Medan

Tolak Kenaikan UMP 2019 Sebesar 8,3 Persen, Buruh Geruduk Kantor Gubsu

Teks Foto: Serikat Buruh APBD Sumut ketika berunjukrasa di depan kantor Gubernur Sumut, Selasa (6/11(2018)Jalan Diponegoro No 31.Bumantara-Doc

Medan-Bumantara : Ratusan massa buruh yang tergabung dalam Aliansi Pekerja/Buruh Daerah Sumatera Utara (APBDSU) geruduk kantor Gubsu di Jl Diponegoro Medan, Selasa (6/11/2018).

Massa buruh yang tergabung dari berbagai organisasi buruh ini menolak kenaikan Upah Minimum Provinsi (UMP) tahun 2019 yang telah ditetapkan pemerintah sebesar 8,03 persen.

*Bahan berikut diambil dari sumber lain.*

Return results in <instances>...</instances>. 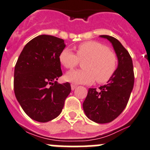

Dalam orasinya di depan pintu masuk kantor Gubsu, buruh meminta gubernur untuk menyampaikan rekomendasi kepada presiden untuk mencabut Peraturan Pemerintah (PP) Nomor 78 tahun 2015 tentang pengupahan.

Pimpinan aksi Natal Sidabutar SH dalam orasinya menegaskan, kenaikan UMP yang hanya sebesar  8,03 persen sangat tidak sesuai dengan kenaikan harga-harga kebutuhan pokok.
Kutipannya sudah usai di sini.